## Descripción del ejercicio
Transcriba íntegramente y sin alteración alguna la columna de opinión sobre De Juana que figura más abajo.

De Juana

18.07.2008 | 02:00

Charo
Zarzalejos

La ley, por principio, siempre va por detrás de las realidades. Y es que lo que no cabe pensar, por avezado que sea el legislador, es en normas que regulen hipótesis. Sin embargo, en el caso de De Juana sí cabe hablar de imprevisión, no tanta de este Gobierno concreto, como de la propia democracia. En realidad, no es ésta la primera afrenta que sufren las víctimas.
El precedente mas notorio por conocido es el de Pilar Elías, que todos los días se cruza con quien asesinara a su marido. La mujer de Aspiazu se ha encargado de salvar el negocio de cristalería.
Hay que sumergirse en el error para encontrar el acierto. Y acierto ha sido la actuación de la Fiscalía, solicitando el embargo preventivo ante la sospecha fundada de que tras una peculiar compraventa se esconda un alzamiento de bienes.
De Juana ha cumplido con la Justicia de acuerdo con nuestro Estado de Derecho. Y de acuerdo con este mismo Estado, vivirá a un paso de varias víctimas de ETA sin haber dado la más mínima muestra de arrepentimiento, siendo esto lo más lacerante para una sociedad mínimamente sensata.

## Datos de entrada
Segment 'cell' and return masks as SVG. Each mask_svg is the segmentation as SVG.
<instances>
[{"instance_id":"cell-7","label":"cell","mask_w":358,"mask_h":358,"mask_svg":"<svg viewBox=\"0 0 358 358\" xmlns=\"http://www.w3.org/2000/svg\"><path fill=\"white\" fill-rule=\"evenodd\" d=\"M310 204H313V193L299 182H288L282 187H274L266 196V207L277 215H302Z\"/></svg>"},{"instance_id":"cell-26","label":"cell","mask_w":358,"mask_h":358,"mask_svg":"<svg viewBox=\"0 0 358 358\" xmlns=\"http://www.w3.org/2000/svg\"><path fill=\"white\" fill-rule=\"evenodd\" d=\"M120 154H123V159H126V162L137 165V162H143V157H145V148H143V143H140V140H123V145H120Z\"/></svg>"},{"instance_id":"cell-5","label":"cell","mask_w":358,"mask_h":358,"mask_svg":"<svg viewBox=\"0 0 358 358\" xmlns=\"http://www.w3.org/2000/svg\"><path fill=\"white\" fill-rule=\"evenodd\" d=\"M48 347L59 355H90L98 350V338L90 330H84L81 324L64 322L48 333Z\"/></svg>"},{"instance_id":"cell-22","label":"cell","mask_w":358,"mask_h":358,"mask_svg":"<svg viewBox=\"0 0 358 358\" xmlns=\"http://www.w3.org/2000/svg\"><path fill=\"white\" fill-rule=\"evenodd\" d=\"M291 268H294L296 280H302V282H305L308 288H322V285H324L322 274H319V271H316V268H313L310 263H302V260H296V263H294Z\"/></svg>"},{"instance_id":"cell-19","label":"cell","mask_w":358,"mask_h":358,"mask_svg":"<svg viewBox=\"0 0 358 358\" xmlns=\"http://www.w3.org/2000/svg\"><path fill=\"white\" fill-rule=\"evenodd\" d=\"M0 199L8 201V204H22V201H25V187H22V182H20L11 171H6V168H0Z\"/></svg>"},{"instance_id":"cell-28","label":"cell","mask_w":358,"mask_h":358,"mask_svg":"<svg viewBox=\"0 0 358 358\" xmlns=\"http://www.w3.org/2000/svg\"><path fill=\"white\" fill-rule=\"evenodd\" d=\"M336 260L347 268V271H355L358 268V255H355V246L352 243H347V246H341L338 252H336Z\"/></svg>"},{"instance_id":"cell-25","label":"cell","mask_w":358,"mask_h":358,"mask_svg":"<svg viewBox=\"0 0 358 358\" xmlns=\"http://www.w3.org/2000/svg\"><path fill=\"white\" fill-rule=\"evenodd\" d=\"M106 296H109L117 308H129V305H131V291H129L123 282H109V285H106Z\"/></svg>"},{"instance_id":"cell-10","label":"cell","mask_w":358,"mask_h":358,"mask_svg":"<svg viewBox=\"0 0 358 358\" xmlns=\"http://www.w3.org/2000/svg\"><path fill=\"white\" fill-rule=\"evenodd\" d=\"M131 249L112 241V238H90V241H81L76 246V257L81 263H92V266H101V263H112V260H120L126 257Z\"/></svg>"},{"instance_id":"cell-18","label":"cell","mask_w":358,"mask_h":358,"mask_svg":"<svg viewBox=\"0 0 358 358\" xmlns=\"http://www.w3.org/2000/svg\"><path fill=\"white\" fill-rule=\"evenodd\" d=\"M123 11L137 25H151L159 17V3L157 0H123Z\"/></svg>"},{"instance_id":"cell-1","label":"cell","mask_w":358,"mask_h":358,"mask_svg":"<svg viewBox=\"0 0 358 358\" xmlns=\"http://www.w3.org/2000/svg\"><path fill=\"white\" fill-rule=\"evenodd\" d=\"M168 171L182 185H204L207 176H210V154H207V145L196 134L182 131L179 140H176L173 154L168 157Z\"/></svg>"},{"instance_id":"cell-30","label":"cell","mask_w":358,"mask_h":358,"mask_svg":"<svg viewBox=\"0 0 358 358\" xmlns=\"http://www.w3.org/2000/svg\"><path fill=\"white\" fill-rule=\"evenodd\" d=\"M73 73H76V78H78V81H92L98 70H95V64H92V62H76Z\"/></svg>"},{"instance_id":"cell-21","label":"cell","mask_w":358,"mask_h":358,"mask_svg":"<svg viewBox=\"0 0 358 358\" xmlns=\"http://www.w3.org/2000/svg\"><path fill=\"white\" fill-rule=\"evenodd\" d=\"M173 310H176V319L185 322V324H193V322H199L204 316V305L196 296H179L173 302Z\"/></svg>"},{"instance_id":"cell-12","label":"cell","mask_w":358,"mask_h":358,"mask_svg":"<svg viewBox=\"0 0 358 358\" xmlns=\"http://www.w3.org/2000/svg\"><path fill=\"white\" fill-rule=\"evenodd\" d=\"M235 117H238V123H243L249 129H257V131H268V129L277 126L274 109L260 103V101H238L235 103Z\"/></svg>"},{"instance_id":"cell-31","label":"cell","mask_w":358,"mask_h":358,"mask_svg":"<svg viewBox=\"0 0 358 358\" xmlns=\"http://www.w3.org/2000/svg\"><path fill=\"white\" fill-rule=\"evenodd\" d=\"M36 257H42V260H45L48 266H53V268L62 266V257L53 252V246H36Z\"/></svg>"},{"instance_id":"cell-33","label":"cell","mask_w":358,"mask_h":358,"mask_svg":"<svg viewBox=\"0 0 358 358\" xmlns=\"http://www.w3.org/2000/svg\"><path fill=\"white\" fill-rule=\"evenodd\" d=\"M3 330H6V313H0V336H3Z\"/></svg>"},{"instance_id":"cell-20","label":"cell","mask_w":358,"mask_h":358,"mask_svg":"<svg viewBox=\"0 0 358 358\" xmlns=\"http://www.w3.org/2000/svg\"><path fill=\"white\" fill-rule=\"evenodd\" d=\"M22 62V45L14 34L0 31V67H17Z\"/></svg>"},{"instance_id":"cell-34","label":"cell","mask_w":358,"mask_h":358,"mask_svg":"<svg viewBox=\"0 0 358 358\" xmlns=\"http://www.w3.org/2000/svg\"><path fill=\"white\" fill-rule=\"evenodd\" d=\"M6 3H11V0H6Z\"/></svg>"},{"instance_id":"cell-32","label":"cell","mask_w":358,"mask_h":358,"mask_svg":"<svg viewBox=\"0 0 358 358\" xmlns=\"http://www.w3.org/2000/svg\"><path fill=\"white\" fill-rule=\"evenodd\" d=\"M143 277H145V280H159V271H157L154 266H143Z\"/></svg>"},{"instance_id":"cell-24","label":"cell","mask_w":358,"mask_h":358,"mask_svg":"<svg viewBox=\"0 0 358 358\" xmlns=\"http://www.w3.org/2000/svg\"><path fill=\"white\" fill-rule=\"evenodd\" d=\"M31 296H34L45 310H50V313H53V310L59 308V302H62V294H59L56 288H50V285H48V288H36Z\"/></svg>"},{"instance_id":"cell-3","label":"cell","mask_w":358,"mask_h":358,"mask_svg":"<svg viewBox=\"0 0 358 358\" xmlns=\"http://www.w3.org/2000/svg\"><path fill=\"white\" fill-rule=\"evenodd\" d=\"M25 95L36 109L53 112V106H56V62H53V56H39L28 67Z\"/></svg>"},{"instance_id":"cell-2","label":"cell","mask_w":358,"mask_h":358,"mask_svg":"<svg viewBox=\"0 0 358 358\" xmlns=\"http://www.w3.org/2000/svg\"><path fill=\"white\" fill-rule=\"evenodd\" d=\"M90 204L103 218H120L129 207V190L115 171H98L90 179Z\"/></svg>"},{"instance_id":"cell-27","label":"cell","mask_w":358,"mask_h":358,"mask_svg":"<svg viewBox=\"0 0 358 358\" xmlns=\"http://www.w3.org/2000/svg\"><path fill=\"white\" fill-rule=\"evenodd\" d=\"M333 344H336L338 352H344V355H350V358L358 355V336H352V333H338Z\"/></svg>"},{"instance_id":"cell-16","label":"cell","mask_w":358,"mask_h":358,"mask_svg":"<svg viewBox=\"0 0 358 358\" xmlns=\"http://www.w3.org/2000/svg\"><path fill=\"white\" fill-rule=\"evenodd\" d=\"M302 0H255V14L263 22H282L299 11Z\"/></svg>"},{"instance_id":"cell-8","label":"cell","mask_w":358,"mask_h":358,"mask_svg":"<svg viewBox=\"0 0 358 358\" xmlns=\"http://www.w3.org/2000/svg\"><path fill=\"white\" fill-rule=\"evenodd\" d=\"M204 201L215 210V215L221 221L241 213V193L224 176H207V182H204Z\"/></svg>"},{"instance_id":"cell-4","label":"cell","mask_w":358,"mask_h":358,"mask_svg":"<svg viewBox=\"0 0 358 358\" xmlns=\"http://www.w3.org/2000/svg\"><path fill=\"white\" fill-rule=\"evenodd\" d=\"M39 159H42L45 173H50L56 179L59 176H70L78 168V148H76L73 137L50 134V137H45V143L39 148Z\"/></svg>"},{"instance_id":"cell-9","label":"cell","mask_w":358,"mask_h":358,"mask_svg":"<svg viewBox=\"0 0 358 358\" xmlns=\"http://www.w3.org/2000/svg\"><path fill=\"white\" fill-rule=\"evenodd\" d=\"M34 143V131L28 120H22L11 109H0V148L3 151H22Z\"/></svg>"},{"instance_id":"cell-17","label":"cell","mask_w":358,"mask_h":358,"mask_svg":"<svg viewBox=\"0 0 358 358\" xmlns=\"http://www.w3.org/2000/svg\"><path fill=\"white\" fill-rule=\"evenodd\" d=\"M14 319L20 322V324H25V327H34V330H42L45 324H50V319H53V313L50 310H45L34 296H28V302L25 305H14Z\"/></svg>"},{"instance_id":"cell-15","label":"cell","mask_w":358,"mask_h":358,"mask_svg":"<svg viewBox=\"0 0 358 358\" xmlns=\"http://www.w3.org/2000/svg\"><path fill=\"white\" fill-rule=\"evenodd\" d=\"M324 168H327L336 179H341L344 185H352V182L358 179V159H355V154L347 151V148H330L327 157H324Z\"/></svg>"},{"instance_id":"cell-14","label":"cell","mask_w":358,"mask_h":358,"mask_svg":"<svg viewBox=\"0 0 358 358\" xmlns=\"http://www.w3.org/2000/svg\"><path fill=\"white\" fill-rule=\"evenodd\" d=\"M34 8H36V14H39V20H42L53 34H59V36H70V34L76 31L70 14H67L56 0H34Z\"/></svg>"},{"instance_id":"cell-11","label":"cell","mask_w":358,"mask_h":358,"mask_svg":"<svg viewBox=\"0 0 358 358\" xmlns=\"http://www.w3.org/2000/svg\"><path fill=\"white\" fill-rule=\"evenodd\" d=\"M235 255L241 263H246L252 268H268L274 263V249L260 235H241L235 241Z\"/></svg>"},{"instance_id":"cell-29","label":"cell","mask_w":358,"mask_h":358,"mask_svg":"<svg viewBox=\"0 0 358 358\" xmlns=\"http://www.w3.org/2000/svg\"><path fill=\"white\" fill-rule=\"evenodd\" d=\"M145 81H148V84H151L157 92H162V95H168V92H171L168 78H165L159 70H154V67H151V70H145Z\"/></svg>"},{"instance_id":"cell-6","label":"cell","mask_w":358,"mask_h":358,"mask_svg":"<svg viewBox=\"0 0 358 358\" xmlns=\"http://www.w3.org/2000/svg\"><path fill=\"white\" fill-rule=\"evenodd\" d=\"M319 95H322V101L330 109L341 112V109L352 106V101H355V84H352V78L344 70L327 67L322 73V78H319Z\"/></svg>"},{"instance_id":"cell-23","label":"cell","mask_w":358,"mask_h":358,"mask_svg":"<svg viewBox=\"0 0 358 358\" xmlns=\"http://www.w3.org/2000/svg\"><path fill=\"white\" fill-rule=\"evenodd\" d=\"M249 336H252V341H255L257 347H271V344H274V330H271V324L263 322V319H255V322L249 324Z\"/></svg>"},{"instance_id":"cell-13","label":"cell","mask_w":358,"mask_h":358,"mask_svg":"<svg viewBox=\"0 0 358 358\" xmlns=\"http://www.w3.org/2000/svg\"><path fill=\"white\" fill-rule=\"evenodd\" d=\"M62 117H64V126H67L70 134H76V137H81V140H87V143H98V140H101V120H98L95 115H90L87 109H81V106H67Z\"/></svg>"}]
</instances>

## Respuesta
De Juana

18.07.2008 | 02:00

Charo
Zarzalejos

La ley, por principio, siempre va por detrás de las realidades. Y es que lo que no cabe pensar, por avezado que sea el legislador, es en normas que regulen hipótesis. Sin embargo, en el caso de De Juana sí cabe hablar de imprevisión, no tanta de este Gobierno concreto, como de la propia democracia. En realidad, no es ésta la primera afrenta que sufren las víctimas.
El precedente mas notorio por conocido es el de Pilar Elías, que todos los días se cruza con quien asesinara a su marido. La mujer de Aspiazu se ha encargado de salvar el negocio de cristalería.
Hay que sumergirse en el error para encontrar el acierto. Y acierto ha sido la actuación de la Fiscalía, solicitando el embargo preventivo ante la sospecha fundada de que tras una peculiar compraventa se esconda un alzamiento de bienes.
De Juana ha cumplido con la Justicia de acuerdo con nuestro Estado de Derecho. Y de acuerdo con este mismo Estado, vivirá a un paso de varias víctimas de ETA sin haber dado la más mínima muestra de arrepentimiento, siendo esto lo más lacerante para una sociedad mínimamente sensata.